Abbiamo bisogno, in Liguria e nel Paese, di discutere e decidere davvero come fare della portualità e di “una rete integrata di offerta di trasporto”, per citare il documento nazionale del Pd, un fattore strategico del futuro dell’economia nazionale ed europea.
La discussione nazionale ha finito invece per concentrarsi su una razionalizzazione del sistema di governo dei porti, fatta “sulla carta”, burocratica e discutibile, esposta alle altrettanto discutibili difese dell’esistente “a prescindere”.
Guardiamo alla sostanza, invece: il porto di Savona-Vado ha una dimensione operativa, per quantità e tipo di merci movimentate, non solo paragonabile, ma in diversi casi superiore, ad altri porti che sono destinati a mantenere una propria autonomia; ha dimostrato di avere una propria funzione concreta, una buona efficienza, ha fondali e collegamenti a terra assolutamente competitivi, ha prospettive di crescita con opere già in fase avanzata di realizzazione. E’ un porto che ha una propria complessità ed anche una dimensione sovracomunale.
Non un porto piccolo e inefficiente, o semplicemente una fila di banchine da dare in concessione.
Se vogliamo che le attività portuali si sviluppino e producano ricchezza e lavoro è essenziale che le comunità che stanno alle spalle di quelle banchine siano pienamente coinvolte, responsabilizzate e coscienti dell’utilità del “senso” di quella presenza, pena viverla solo come una servitù e, alla prima occasione, mettersi “di traverso”.

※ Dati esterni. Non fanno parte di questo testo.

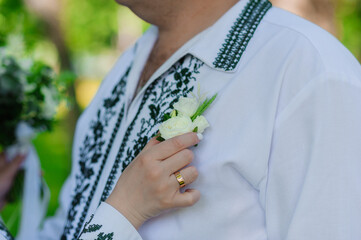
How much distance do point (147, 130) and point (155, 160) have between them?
0.25 meters

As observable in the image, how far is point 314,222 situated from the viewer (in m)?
1.24

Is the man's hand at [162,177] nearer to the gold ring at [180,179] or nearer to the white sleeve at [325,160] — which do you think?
the gold ring at [180,179]

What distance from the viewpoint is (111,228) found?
139cm

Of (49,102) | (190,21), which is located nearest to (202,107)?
(190,21)

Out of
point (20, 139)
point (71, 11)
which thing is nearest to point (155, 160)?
point (20, 139)

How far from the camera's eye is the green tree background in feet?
10.1

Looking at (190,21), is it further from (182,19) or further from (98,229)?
(98,229)

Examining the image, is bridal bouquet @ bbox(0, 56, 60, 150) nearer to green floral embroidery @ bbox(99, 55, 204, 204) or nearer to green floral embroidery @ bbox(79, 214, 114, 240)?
green floral embroidery @ bbox(99, 55, 204, 204)

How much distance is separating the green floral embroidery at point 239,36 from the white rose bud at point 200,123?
208 millimetres

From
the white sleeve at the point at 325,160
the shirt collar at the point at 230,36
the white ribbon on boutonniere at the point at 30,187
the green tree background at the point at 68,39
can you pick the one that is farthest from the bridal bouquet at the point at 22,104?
the white sleeve at the point at 325,160

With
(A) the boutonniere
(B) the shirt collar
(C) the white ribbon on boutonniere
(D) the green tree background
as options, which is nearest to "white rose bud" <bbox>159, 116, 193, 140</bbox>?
(A) the boutonniere

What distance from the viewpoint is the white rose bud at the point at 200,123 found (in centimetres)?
135

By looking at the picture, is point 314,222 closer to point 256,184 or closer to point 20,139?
point 256,184

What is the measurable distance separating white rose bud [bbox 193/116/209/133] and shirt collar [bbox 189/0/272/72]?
8.1 inches
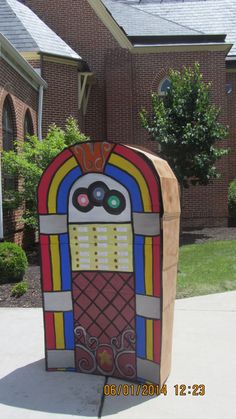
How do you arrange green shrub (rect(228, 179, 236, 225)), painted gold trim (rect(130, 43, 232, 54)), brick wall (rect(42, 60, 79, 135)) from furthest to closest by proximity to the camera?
green shrub (rect(228, 179, 236, 225)) → painted gold trim (rect(130, 43, 232, 54)) → brick wall (rect(42, 60, 79, 135))

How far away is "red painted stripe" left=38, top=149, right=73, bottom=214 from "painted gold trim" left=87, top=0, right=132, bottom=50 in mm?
13623

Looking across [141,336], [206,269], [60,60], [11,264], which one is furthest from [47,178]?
[60,60]

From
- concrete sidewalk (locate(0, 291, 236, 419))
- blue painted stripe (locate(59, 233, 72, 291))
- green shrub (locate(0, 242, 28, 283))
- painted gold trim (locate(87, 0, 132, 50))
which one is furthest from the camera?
painted gold trim (locate(87, 0, 132, 50))

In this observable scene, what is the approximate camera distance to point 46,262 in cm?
423

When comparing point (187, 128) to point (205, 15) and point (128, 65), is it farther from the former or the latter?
point (205, 15)

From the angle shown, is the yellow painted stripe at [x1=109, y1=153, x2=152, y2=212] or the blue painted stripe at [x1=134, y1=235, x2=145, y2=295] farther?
the blue painted stripe at [x1=134, y1=235, x2=145, y2=295]

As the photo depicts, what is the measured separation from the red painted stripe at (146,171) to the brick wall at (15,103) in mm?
7070

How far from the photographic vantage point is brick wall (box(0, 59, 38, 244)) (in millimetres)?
10531

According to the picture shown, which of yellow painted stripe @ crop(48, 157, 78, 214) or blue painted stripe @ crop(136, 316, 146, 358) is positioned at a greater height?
yellow painted stripe @ crop(48, 157, 78, 214)

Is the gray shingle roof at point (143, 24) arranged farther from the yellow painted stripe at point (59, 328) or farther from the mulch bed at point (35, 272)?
the yellow painted stripe at point (59, 328)

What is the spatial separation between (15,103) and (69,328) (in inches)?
322

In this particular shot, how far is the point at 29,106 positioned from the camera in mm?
12945

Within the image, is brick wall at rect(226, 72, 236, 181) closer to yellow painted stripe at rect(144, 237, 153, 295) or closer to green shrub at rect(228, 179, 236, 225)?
green shrub at rect(228, 179, 236, 225)

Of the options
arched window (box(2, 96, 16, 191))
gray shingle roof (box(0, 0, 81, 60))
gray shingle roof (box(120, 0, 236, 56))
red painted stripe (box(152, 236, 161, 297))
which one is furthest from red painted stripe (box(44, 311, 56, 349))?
gray shingle roof (box(120, 0, 236, 56))
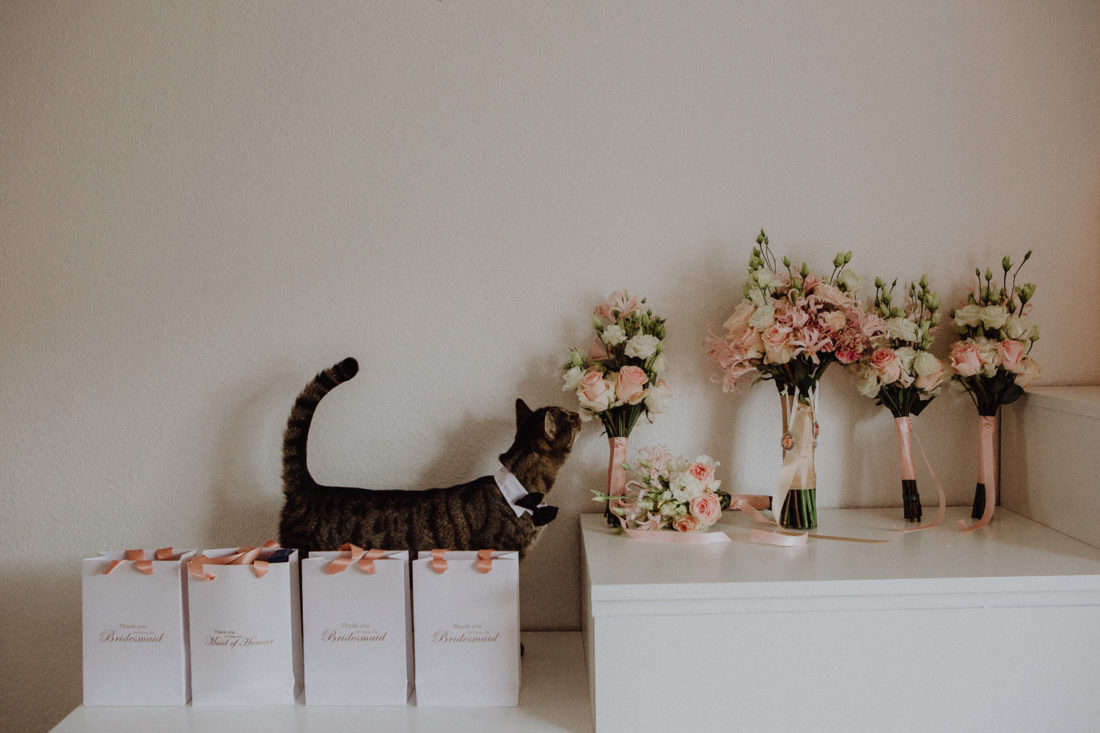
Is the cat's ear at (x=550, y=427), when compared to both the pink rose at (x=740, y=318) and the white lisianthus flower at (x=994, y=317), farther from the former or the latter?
the white lisianthus flower at (x=994, y=317)

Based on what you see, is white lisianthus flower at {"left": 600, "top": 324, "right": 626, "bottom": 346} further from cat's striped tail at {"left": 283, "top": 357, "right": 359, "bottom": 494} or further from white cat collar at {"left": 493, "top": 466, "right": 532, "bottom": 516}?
cat's striped tail at {"left": 283, "top": 357, "right": 359, "bottom": 494}

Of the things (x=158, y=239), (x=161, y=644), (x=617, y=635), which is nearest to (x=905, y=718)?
(x=617, y=635)

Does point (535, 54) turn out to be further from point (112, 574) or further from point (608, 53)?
point (112, 574)

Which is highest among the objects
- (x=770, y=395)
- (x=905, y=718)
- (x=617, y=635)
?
(x=770, y=395)

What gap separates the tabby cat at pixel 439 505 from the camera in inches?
54.3

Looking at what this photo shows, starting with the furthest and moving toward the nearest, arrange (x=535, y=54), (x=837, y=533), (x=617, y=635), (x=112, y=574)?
(x=535, y=54) < (x=837, y=533) < (x=112, y=574) < (x=617, y=635)

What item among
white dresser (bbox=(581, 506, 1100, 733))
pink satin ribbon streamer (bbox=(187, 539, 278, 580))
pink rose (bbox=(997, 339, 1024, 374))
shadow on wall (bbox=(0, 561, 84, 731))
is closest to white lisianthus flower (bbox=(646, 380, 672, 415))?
white dresser (bbox=(581, 506, 1100, 733))

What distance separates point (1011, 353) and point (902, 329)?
0.21 meters

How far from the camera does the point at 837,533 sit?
141 cm

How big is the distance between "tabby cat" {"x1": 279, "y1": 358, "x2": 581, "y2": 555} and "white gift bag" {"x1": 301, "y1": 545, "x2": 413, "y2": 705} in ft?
0.31

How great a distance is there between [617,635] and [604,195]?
85 centimetres

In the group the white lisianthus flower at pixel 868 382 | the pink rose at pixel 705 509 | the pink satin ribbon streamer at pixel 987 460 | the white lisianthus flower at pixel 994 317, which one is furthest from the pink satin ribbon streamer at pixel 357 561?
the white lisianthus flower at pixel 994 317

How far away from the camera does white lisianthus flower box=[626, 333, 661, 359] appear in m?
1.42

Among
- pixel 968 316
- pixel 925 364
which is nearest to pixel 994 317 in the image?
pixel 968 316
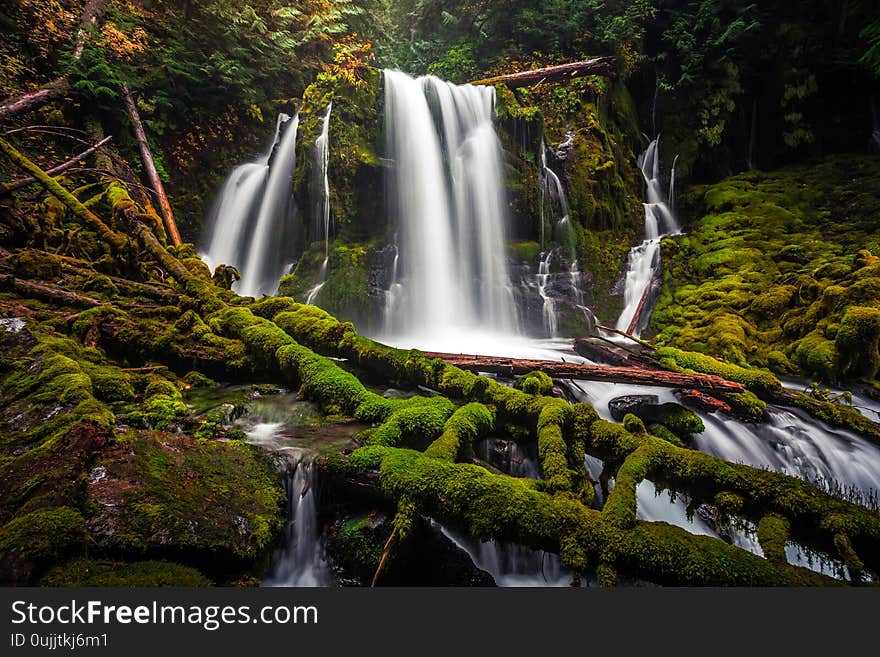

L’autorità di governo del porto non deve tenere insieme una riga di moli, più o meno vicini tra di loro, ma governare, insieme agli enti locali, il rapporto tra queste attività, il sistema economico che ruota intorno ad esse, la programmazione urbanistica.
I porti liguri hanno problemi, certo: l’incorporazione di Savona in Genova in che cosa aiuterebbe a risolverli? Altra cosa è costruire accordi per fare insieme una serie di cose in modo più efficiente e meno costoso, affrontare in modo coordinato il tema delle infrastrutture a terra, delle modalità di attirare traffici, per fare della concorrenza e del mercato un fattore di dinamismo per tutte le realtà e non una giungla senza regole in cui “mors tua vita mea”.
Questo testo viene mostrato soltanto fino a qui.